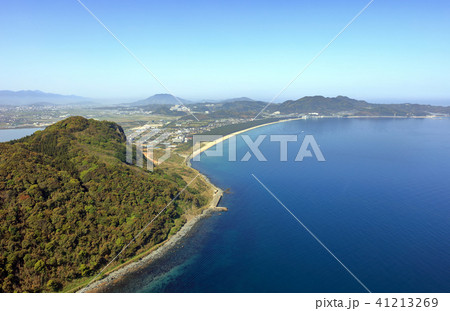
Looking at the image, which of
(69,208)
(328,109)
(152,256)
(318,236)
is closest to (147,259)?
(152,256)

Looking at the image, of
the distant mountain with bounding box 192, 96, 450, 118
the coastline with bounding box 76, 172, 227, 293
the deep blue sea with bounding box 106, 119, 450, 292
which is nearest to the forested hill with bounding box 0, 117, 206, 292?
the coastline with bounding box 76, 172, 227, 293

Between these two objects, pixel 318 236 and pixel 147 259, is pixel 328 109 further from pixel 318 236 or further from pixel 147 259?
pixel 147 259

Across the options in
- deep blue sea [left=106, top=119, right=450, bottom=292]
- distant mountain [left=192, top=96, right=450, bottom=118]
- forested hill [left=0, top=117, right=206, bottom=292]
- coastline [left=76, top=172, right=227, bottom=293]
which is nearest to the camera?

________________

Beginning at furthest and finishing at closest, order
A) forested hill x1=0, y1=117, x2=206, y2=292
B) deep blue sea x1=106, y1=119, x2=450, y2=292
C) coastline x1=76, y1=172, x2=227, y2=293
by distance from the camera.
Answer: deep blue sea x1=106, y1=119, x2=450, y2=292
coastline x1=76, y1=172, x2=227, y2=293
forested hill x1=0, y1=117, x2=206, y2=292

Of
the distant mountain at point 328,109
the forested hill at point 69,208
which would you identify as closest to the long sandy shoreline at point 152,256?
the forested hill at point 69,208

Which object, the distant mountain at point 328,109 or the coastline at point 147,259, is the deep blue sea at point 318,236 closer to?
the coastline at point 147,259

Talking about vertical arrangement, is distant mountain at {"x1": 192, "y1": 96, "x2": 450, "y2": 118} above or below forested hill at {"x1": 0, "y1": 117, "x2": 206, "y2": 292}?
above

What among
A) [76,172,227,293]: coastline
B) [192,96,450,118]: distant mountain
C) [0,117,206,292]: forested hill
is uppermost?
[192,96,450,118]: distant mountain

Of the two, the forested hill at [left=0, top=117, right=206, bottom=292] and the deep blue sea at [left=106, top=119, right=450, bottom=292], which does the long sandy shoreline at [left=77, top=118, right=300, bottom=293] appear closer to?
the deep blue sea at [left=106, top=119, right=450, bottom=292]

________________

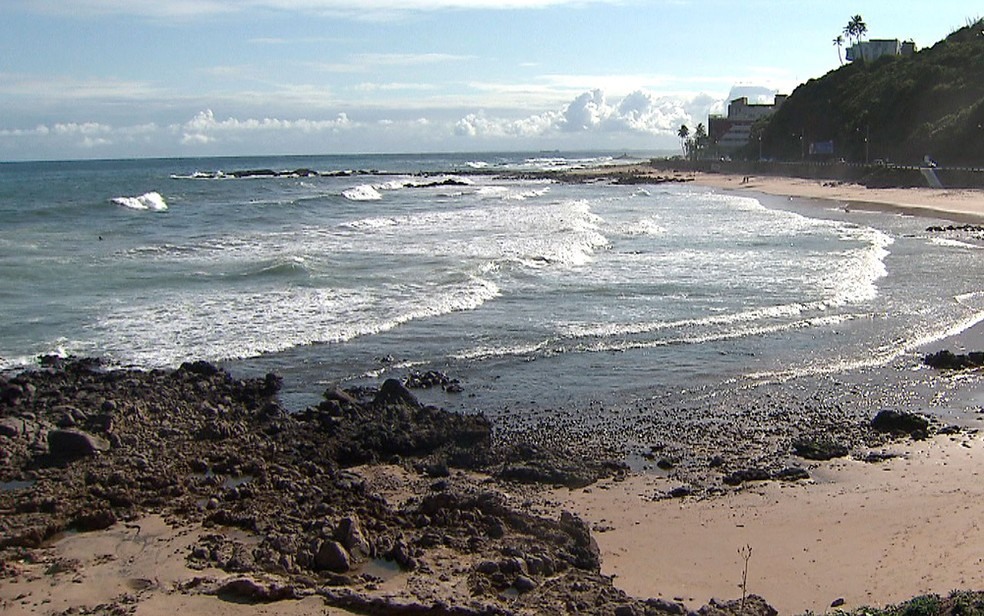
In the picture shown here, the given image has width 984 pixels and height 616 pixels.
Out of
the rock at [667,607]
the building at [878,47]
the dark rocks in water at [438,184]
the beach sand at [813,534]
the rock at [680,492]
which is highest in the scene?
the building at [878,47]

________________

Copy out the lines running from the one containing "Looking at the image, which of" up to and including the one containing "which is nearest to the camera?", reproducing each without any change.

*SOLUTION FOR THIS TASK:*
Looking at the image, which of
(69,208)
(328,109)
(152,256)
(318,236)
is closest to (147,259)?
(152,256)

Looking at the image, of
the distant mountain with bounding box 192, 96, 450, 118
the coastline with bounding box 76, 172, 227, 293
the deep blue sea with bounding box 106, 119, 450, 292
which is nearest to the forested hill with bounding box 0, 117, 206, 292?
the coastline with bounding box 76, 172, 227, 293

Between these two objects, pixel 318 236 and pixel 147 259, is pixel 328 109 further from pixel 318 236 or further from pixel 147 259?
pixel 147 259

Across the options in
- deep blue sea [left=106, top=119, right=450, bottom=292]
- distant mountain [left=192, top=96, right=450, bottom=118]
- forested hill [left=0, top=117, right=206, bottom=292]
- coastline [left=76, top=172, right=227, bottom=293]
which is nearest to the camera?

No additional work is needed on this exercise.